MESOZOIC - Between Extinctions


Around 250 million years ago the Earth experienced its most catastrophic extinction of life that has ever occurred. The Permian mass extinction, where 95% of all living species disappeared forever, led to the beginning of the Mesozoic era, also known as the Age of Reptiles. For 186 million years dinosaurs and marine reptiles flourished until they suffered their own mass extinction wiping them from the face of the earth. The Jurassic Coast in Dorset, England offers a portal into this former world we can barely even hope to imagine.

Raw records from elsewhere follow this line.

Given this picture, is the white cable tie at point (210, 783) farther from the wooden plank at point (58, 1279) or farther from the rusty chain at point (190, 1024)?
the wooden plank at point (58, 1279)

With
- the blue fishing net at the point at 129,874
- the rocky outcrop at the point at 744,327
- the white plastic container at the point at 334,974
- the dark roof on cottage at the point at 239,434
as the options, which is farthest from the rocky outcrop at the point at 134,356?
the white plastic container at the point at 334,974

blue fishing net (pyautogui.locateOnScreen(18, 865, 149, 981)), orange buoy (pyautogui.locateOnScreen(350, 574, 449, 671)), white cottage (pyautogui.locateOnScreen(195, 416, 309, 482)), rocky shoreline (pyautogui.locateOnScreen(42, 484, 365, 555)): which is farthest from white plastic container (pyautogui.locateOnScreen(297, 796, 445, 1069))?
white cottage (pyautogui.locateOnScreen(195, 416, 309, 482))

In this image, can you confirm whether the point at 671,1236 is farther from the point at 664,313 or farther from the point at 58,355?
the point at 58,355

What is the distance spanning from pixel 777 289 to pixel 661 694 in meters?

This Collection seeks to represent the Mesozoic journey from the spontaneity of new creation, through the establishment of form and life, back to the chaos of a devastating extinction...


MESOZOIC I

Mass extinction events have occurred naturally throughout the history of this planet. Differing causes have been diagnosed including asteroid impacts, ice ages and the formation of supercontinents. In our story the Permian mass extinction marked the end of hundreds of millions of years of life, and paved the way for a fresh era of creation where new life would flourish...

MESOZOIC II

After the spontaneity of a fresh beginning new life began to grow. The first period of the Mesozoic era marked a time of hostile deserts that stretched across vast continents. In the course of this period of time a network of sandy rivers flowed in from the south and carved their way across the arid landscape...

MESOZOIC III

As the Triassic Period came to an end so did the sand and dust. The second Period of the Mesozoic Era saw the creation of rich ecosystems and a new watery world was starting to take shape. Rocks began to form in shallow sea beds and reptiles began their rein across this new landscape. Structure and form was beginning to become seemingly more permanent...

MESOZOIC IV

The changing aquatic habitats continued to develop and the giant marine reptiles of the shallow seas were joined on terra firma by dinosaurs and in the air by pterosaurs. These beasts swam, walked and flew across the landscape for millions of years. As time passed the shallow sea bed environment changed rapidly and we encounter a series of sandstone, grit and limestone layers that would go on to entomb the fossils of this ancient world.

MESOZOIC V

At the end of the Mesozoic era a cataclysmic event brings yet another seismic change to the planet. It's speculated that an object six miles wide sped through space and smashed into the earth. Molten rock rained fiery destruction across the planet causing mass devastation to all species. A darkness fell across the land, sea and air and our Mesozoic era came to a close...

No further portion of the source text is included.